__Extract to read__.
········
Removing the idle listening energy tax

Scientists from the University of Michigan have devised a power management system that can greatly improve the lifespan of radio devices such as smartphones and laptops.

Engineering professor Kang Shin and doctoral student Xinyu Zhang have developed a technique for saving the battery life of Wi-Fi devices by clocking down the Wi-Fi radio system to 1/16th of its normal idling power output.

Dubbed "Energy-Minimizing Idle Listening" (E-MiLi), the technology works with current Wi-Fi technology (when the correct software is installed), and it can extend the life of a battery by up to 54 per cent, according to the boffins.

“We have a proof-of-concept implementation of E-MiLi based on software radios,” Xinyu Zhang tells The Register in an email exchange. In testing, the technique can boost smartphone battery life by 54 per cent.

Even in idle mode, standard Wi-Fi systems use more than two-thirds of the power consumed when fully operational, because the radio needs to be able to accept new data by examining incoming messages. The researchers call this "idle listening". E-MiLi allows the radio to largely power down, but it can reactivate by investigating header information on new data rather than examining all the data as a lump.
········
__Given material__.
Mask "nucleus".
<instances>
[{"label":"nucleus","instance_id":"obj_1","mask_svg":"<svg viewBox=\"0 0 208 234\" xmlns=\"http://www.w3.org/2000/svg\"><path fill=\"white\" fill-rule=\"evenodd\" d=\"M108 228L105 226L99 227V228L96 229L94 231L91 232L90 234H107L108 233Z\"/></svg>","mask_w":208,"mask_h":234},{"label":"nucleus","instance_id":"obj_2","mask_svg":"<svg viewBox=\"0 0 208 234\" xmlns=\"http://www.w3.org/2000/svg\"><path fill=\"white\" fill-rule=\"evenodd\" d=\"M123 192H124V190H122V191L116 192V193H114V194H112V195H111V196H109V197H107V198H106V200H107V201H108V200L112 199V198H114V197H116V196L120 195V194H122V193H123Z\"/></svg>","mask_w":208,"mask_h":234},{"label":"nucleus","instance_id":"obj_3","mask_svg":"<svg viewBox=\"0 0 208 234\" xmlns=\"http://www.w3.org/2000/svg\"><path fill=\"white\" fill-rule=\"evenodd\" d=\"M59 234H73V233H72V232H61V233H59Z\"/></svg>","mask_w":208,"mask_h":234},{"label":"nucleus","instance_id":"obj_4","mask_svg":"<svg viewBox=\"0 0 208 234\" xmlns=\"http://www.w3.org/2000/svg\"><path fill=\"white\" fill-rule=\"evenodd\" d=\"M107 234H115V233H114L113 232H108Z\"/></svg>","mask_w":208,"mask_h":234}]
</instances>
········
__Given instruction 1__.
Write out the idle listening article from "Engineering professor Kang" to "to the boffins.", word for word.
__Given instruction 2__.
Carry the article on Wi-Fi idle listening forward, starting right after its last sentence.

__Final answer 1__.
Engineering professor Kang Shin and doctoral student Xinyu Zhang have developed a technique for saving the battery life of Wi-Fi devices by clocking down the Wi-Fi radio system to 1/16th of its normal idling power output.

Dubbed "Energy-Minimizing Idle Listening" (E-MiLi), the technology works with current Wi-Fi technology (when the correct software is installed), and it can extend the life of a battery by up to 54 per cent, according to the boffins.

__Final answer 2__.
Specific tags in the header are needed and to make it work in existing kit, firmware and device drivers must be updated for the Wi-Fi card embedded in those mobile devices. The Wi-Fi cards also need to support downclocking at the hardware level.

"We came up with a clever idea," Shin says. "Usually, messages come with a header, and we thought the phone could be enabled to detect this, as you can recognize that someone is calling your name even if you're 90 per cent asleep."

Shin and Zhang present their paper on September 21 at the ACM International Conference on Mobile Computing and Networking in Las Vegas. They are now working on other power-saving techniques for Wi-Fi, specifically looking at regulating voltage directly.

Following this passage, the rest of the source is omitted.